## Objective
Rewrite every line of the entries below as a numbered list. Skip blank lines and leave out the pictures.

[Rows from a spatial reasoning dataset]
┌──

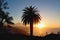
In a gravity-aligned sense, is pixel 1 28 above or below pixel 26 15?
below

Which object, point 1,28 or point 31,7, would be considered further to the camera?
point 31,7

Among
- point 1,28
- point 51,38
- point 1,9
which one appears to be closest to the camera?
point 51,38

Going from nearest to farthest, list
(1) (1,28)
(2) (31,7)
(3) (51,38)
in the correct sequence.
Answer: (3) (51,38) → (1) (1,28) → (2) (31,7)

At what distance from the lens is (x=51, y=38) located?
4462 centimetres

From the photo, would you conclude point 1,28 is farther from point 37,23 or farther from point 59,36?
point 59,36

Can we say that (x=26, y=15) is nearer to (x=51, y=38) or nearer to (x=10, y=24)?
(x=10, y=24)

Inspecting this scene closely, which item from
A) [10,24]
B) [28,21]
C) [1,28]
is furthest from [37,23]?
[1,28]

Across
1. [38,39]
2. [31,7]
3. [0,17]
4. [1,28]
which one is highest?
[31,7]

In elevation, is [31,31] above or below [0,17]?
below

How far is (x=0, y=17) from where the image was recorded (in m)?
55.4

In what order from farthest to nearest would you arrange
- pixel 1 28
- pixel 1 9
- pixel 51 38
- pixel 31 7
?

└──

## Worked solution
1. In a gravity-aligned sense, is pixel 1 28 above or below pixel 26 15?
2. below
3. Which object, point 1,28 or point 31,7, would be considered further to the camera?
4. point 31,7
5. Among
6. - point 1,28
7. - point 51,38
8. - point 1,9
9. which one appears to be closest to the camera?
10. point 51,38
11. Going from nearest to farthest, list
12. (1) (1,28)
13. (2) (31,7)
14. (3) (51,38)
15. in the correct sequence.
16. Answer: (3) (51,38) → (1) (1,28) → (2) (31,7)
17. At what distance from the lens is (x=51, y=38) located?
18. 4462 centimetres
19. From the photo, would you conclude point 1,28 is farther from point 37,23 or farther from point 59,36?
20. point 59,36
21. Can we say that (x=26, y=15) is nearer to (x=51, y=38) or nearer to (x=10, y=24)?
22. (x=10, y=24)
23. Inspecting this scene closely, which item from
24. A) [10,24]
25. B) [28,21]
26. C) [1,28]
27. is furthest from [37,23]?
28. [1,28]
29. Across
30. 1. [38,39]
31. 2. [31,7]
32. 3. [0,17]
33. 4. [1,28]
34. which one is highest?
35. [31,7]
36. In elevation, is [31,31] above or below [0,17]?
37. below
38. How far is (x=0, y=17) from where the image was recorded (in m)?
39. 55.4
40. In what order from farthest to nearest would you arrange
41. - pixel 1 28
42. - pixel 1 9
43. - pixel 51 38
44. - pixel 31 7
45. ?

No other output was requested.